More than one thousand new Americans raised their right hands and pledged their allegiance to the United States Wednesday at a naturalization ceremony at Turner Field in Atlanta. The new U.S. citizens came from 120 different countries including Afghanistan, Jamaica and Columbia.
“Being part of this nation is an honor,” said Oscar Beltran, who immigrated from Columbia in March 2001. “It was like a dream. I mean, you know, when you come to the U.S., this is the land of opportunity. You know that if you work hard and you study and you learn the culture and you learn to work hard every day, you’re going to make it.”
Beltran went through the proper channels to come to the United States and spent 8 years going through the naturalization process.
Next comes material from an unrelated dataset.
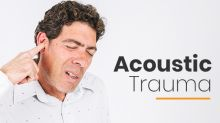 Acoustic Trauma: Types, Symptoms, Causes, Diagnosis & Treatment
But the same opportunities that draw people like Beltran often compel others to sneak into the country illegally and that has pushed the immigration debate to a tipping point in the U.S.
Earlier this week, President Barack Obama announced he would use his executive powers to implement immigration reform, because of a lack of action by Congress.
“Solutions…answers [are] what I want,” said Beltran. “I think that they have to sit together at the table, right, and just come up with a solution. You might have a different point of view, but we need a solution at this time.”
Beltran believes, however, that the slow reform process is not an invitation to people to cross the border illegally.
The issue is not as black and white for Dalia Barrios, who also became a citizen Wednesday after immigrating from Columbia.
“There are out there people that are illegal, but they are really good people,” Barrios explained. “They are working hard. They really follow the rules. They try to make the best in this country. So, I think those kind people really need to have a chance.”